Piazza Affari sui minimi da fine marzo, pesa il rischio dazi. FTSE MIB -1,95%.

*Il FTSE MIB segna -1,95%, il FTSE Italia All-Share -1,93%, il FTSE Italia Mid Cap -1,87%, il FTSE Italia STAR -2,19%.

BTP in ribasso*. Il decennale rende il 2,59% (+4 bp rispetto alla chiusura precedente), lo spread sul Bund segna 258 bp (+4 bp) (dati MTS).

Mercati azionari europei negativi: Euro Stoxx 50 -1,7%, DAX -1,8%, CAC 40 -1,8%, IBEX 35 -1,4%. Londra chiusa per festività.

*Pochi minuti prima dell'apertura di Wall Street i future sui principali indici USA sono in netta flessione: S&P 500 -1,5%, Nasdaq 100 -1,9%, Dow Jones Industrial -1,8%.

Avvio di ottava negativo in Europa dopo il crollo delle borse cinesi *in scia alle notizie del fine settimana relative ai dazi USA: il presidente americano Trump ha annunciato domenica da Twitter che le tariffe su 200 miliardi di dollari di importazioni dalla Cina saliranno dal 10% al 25% nei prossimi giorni. Secondo Trump le trattative con Pechino proseguono ma troppo lentamente.

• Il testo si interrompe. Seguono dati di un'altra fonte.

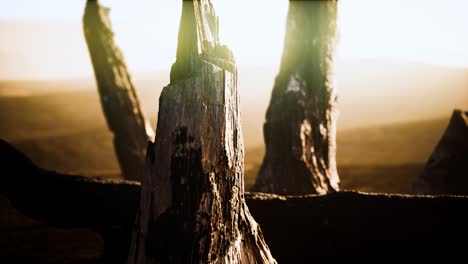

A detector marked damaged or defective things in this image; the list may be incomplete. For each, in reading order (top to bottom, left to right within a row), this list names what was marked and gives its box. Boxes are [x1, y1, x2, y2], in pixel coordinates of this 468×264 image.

leaning charred post [81, 0, 153, 180]
leaning charred post [126, 1, 276, 262]
leaning charred post [254, 0, 338, 194]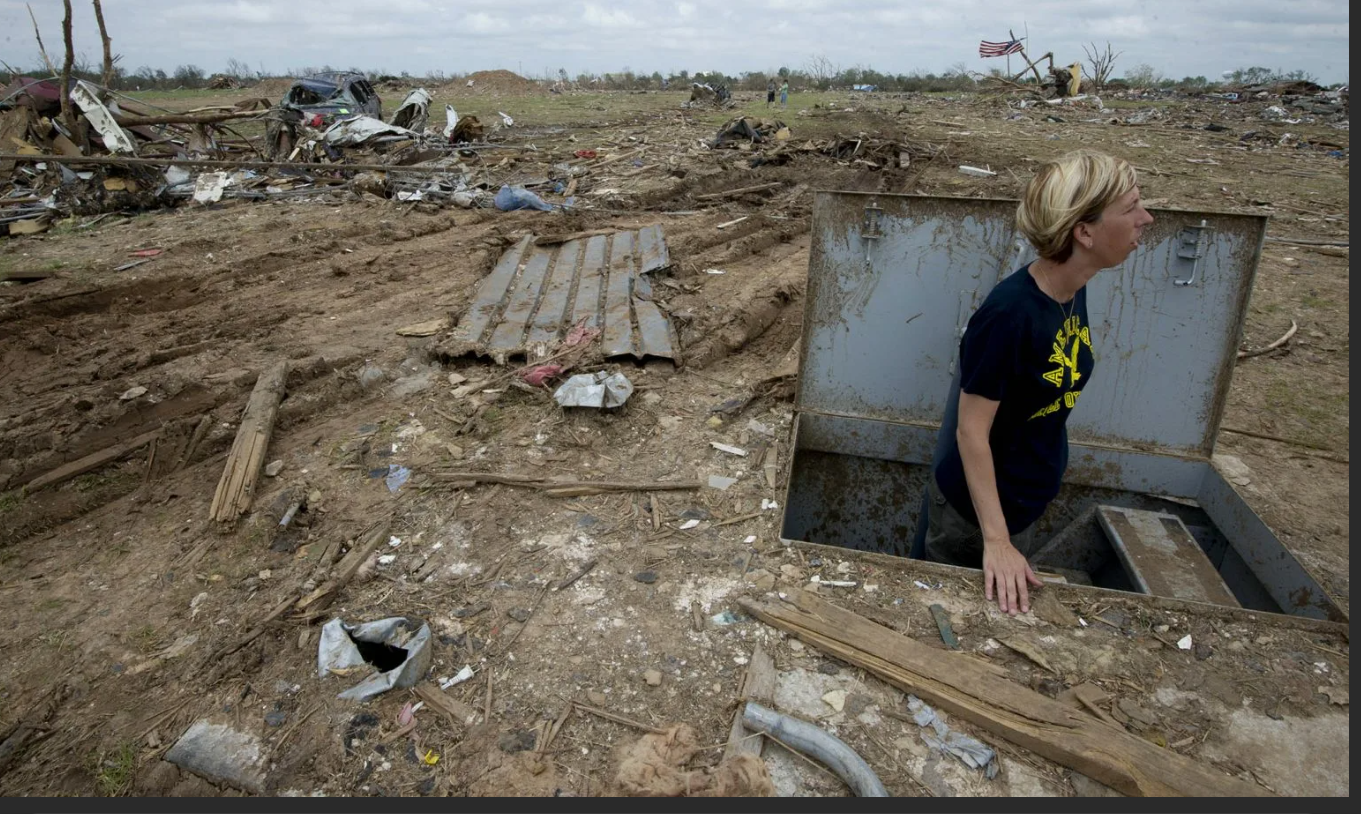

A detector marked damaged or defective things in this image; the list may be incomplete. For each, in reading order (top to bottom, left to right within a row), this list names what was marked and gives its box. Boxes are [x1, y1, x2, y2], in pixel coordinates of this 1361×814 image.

wrecked vehicle [277, 72, 381, 125]
broken lumber [696, 182, 783, 201]
crumpled metal sheet [449, 223, 677, 364]
broken lumber [22, 430, 160, 495]
broken lumber [209, 362, 287, 525]
broken lumber [292, 522, 389, 617]
crumpled metal sheet [317, 617, 430, 702]
broken lumber [724, 645, 778, 767]
broken lumber [740, 590, 1268, 800]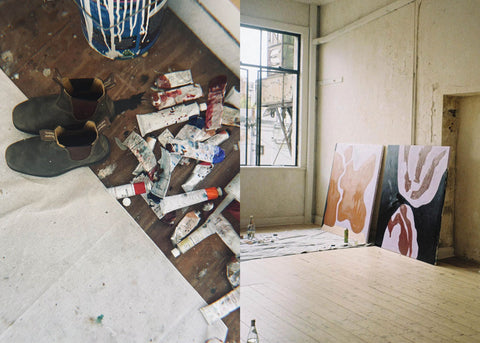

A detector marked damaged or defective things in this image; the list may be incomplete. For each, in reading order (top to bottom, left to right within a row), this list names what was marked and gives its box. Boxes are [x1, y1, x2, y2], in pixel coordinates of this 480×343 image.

peeling plaster wall [316, 0, 480, 258]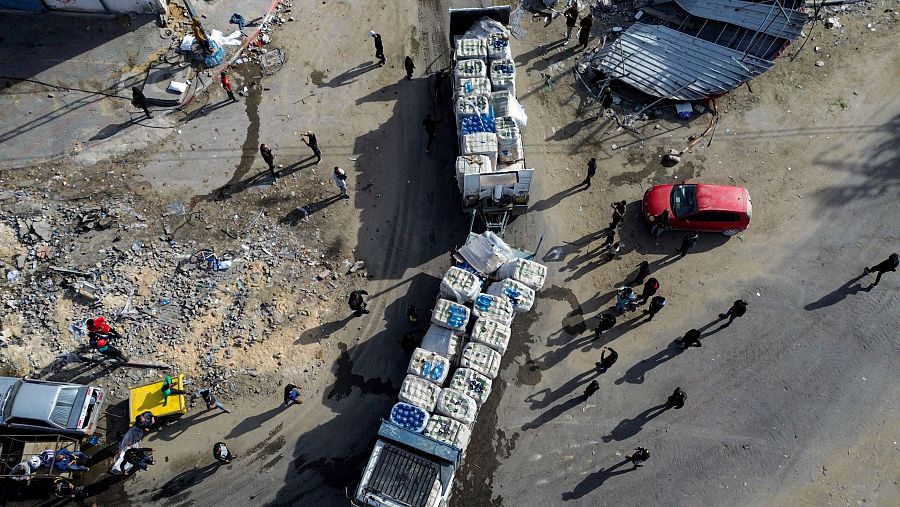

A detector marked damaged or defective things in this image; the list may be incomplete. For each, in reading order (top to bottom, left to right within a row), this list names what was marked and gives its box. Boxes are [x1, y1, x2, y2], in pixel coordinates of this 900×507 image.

damaged structure [588, 0, 812, 100]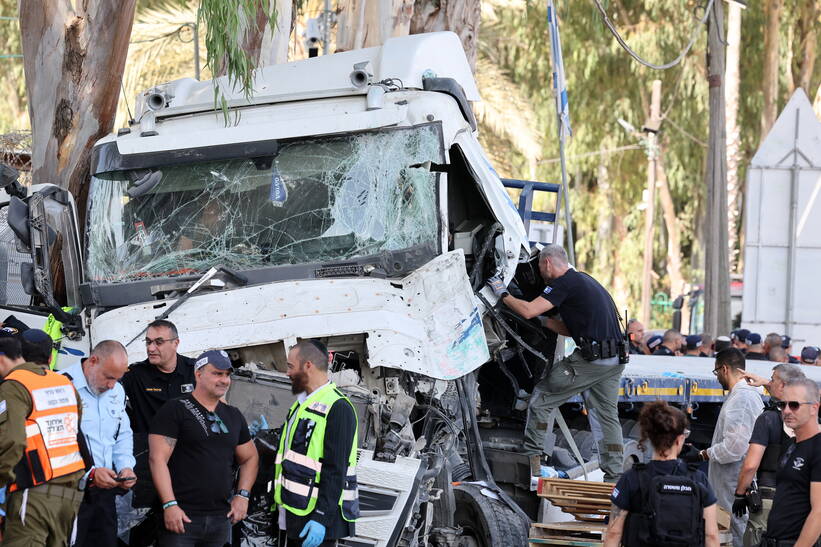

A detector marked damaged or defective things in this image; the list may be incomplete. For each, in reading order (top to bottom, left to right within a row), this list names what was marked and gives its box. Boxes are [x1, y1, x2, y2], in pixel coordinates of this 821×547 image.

shattered windshield [85, 123, 442, 282]
damaged truck cab [0, 32, 544, 544]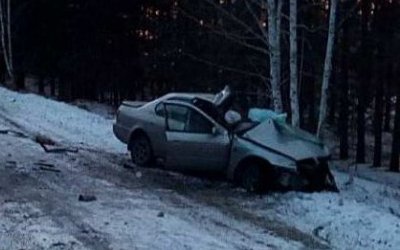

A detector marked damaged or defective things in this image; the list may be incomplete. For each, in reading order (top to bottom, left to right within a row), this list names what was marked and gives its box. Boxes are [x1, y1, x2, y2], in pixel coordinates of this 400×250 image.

wrecked car [112, 86, 338, 193]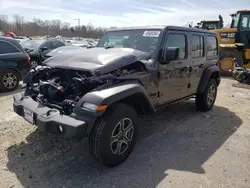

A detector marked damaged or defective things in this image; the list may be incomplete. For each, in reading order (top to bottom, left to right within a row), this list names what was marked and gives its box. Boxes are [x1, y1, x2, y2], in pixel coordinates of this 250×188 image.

crumpled hood [43, 47, 150, 74]
front bumper damage [14, 92, 88, 138]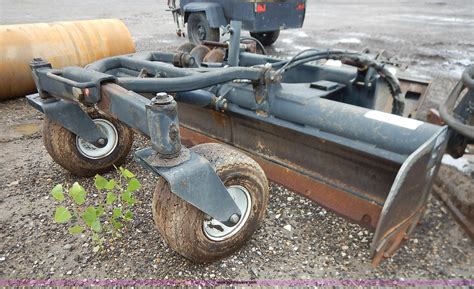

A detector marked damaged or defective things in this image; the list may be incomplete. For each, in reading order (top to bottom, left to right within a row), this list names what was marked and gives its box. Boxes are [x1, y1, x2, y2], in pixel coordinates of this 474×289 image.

rusty steel cylinder [0, 18, 135, 100]
rusty metal surface [0, 18, 136, 100]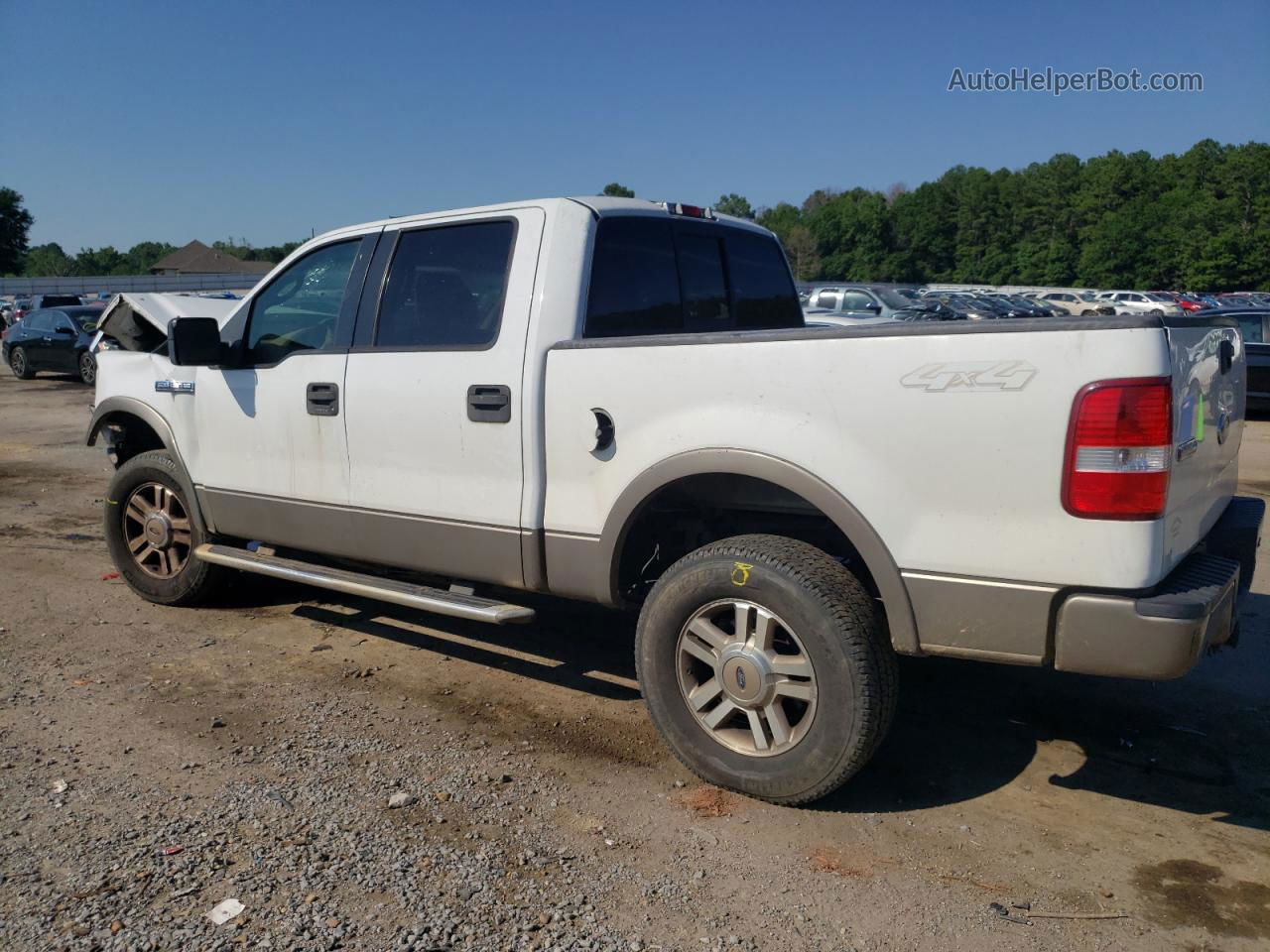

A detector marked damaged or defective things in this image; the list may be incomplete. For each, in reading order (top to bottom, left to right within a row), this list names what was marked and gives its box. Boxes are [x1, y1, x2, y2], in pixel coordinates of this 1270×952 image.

crumpled hood [94, 293, 239, 352]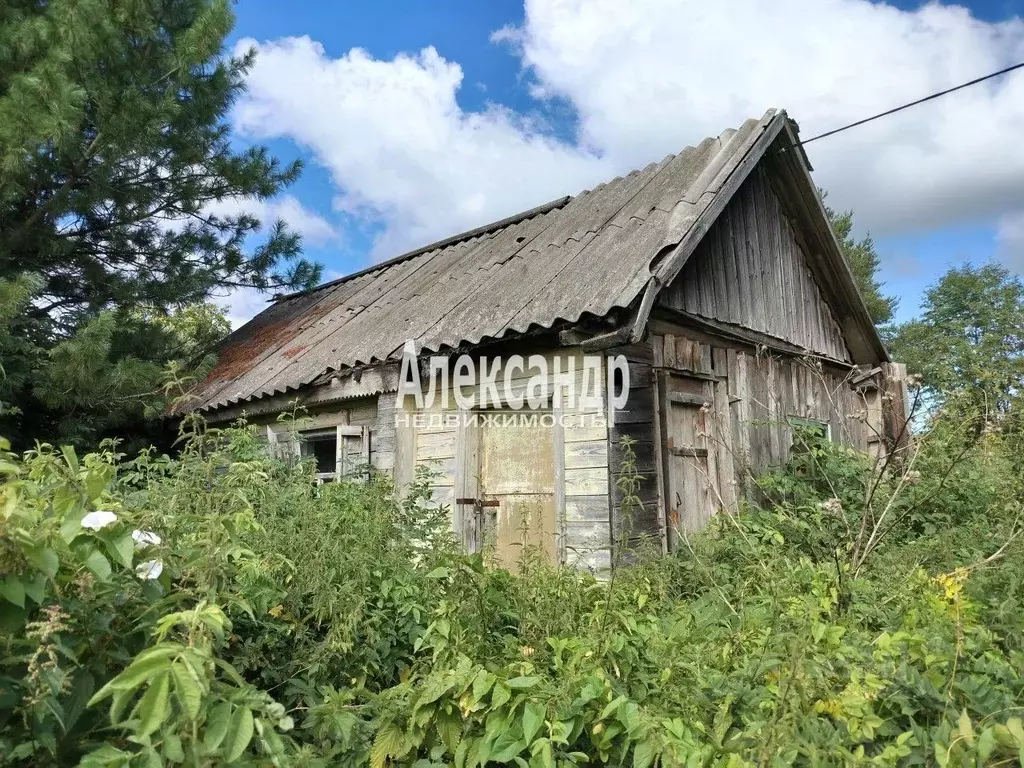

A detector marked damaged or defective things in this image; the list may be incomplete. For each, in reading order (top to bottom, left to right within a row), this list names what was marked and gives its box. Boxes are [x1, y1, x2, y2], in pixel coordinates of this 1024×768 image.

rusty metal latch [458, 499, 501, 518]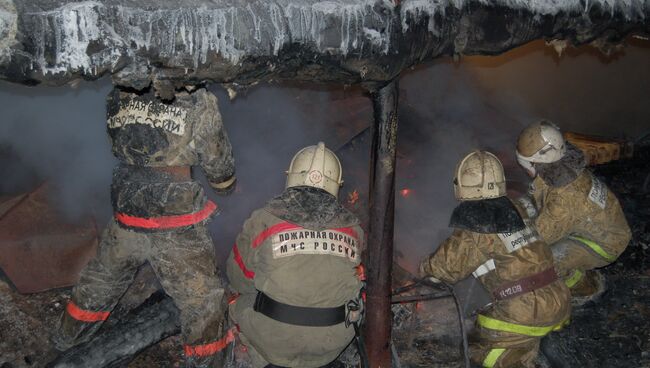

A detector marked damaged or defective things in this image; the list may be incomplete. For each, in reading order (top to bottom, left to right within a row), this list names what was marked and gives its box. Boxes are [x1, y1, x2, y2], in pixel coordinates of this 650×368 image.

burnt wooden beam [0, 0, 644, 90]
charred ceiling [0, 0, 644, 93]
burnt wooden beam [362, 80, 398, 368]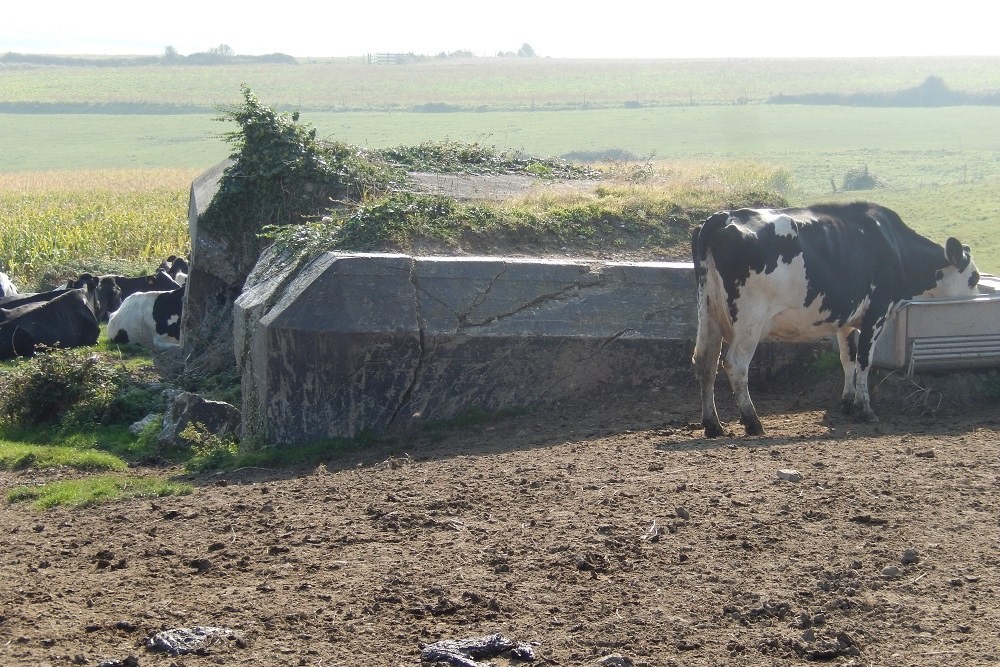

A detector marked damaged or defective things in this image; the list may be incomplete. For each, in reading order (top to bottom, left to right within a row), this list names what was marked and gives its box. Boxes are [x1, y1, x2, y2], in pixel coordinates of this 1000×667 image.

cracked concrete bunker [238, 253, 700, 446]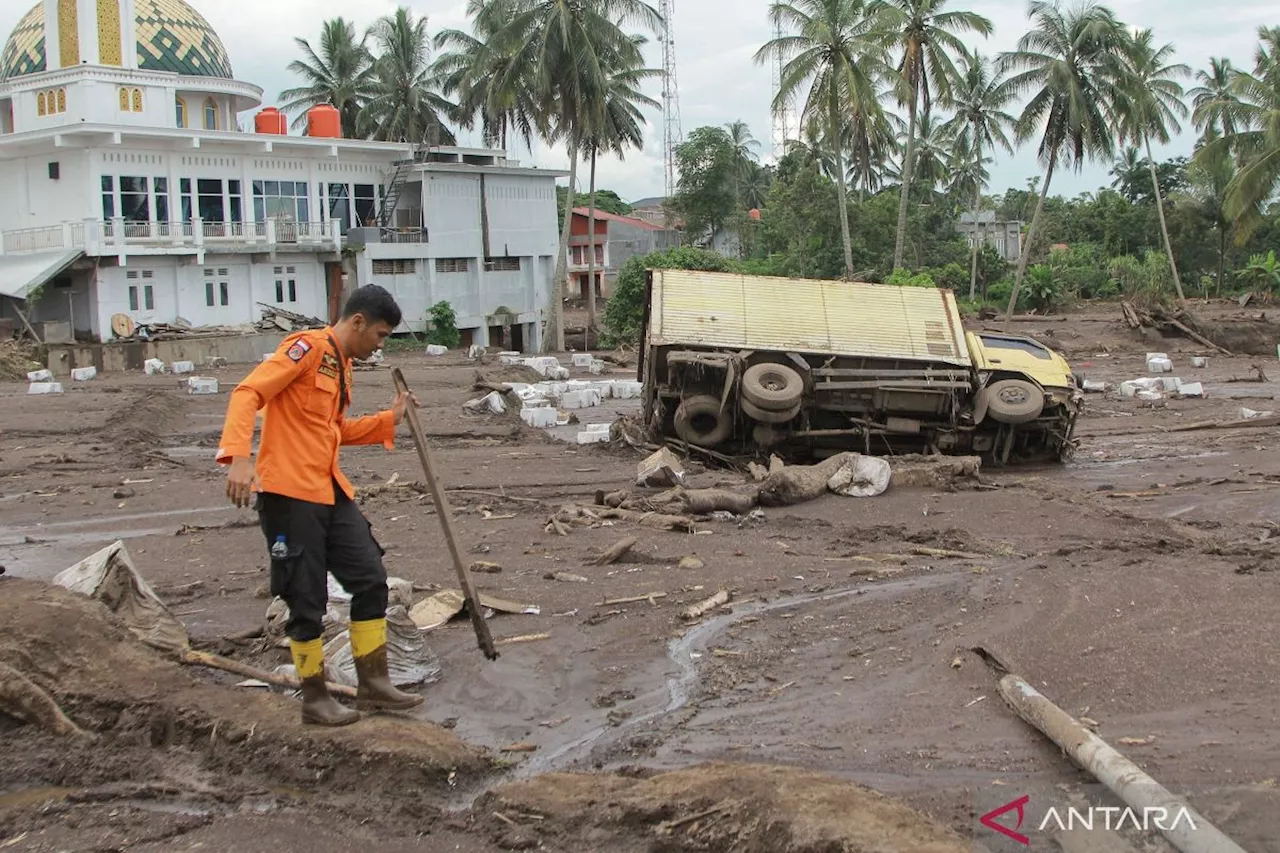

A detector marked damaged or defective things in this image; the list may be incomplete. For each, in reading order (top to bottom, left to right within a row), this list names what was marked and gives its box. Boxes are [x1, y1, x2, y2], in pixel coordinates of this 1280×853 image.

overturned truck [637, 267, 1080, 461]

*Industriali in rosso: *i titoli del comparto sono tra i più esposti al rischio di incremento delle tensioni sul fronte del commercio internazionale. L'indice FTSE Italia Industria segna -2,3%, l'EURO STOXX Industrials -1,8%. Ieri il presidente americano Trump ha annunciato da Twitter che le tariffe su 200 miliardi di dollari di importazioni dalla Cina saliranno dal 10% al 25% nei prossimi giorni. Secondo Trump le trattative con Pechino proseguono ma troppo lentamente. Vendite su STM -4,7%, Pirelli&C -4,1%, Buzzi Unicem -3,4%, Biesse -7,1%, Maire Tecnimont -4,0%, Interpump -3,5%, Fincantieri -3,4%.

Male CNH Industrial -4,7%: oltre alle problematiche legate al rischio dazi ricordiamo che domani il gruppo comunicherà i dati del primo trimestre: circa due settimane fa la rivale Caterpillar ha annunciato utili trimestrali per azione pari a 2,94 dollari, in crescita rispetto ai 2,82 del trim1 2018 e superiori ai 2,85 del consensus Bloomberg.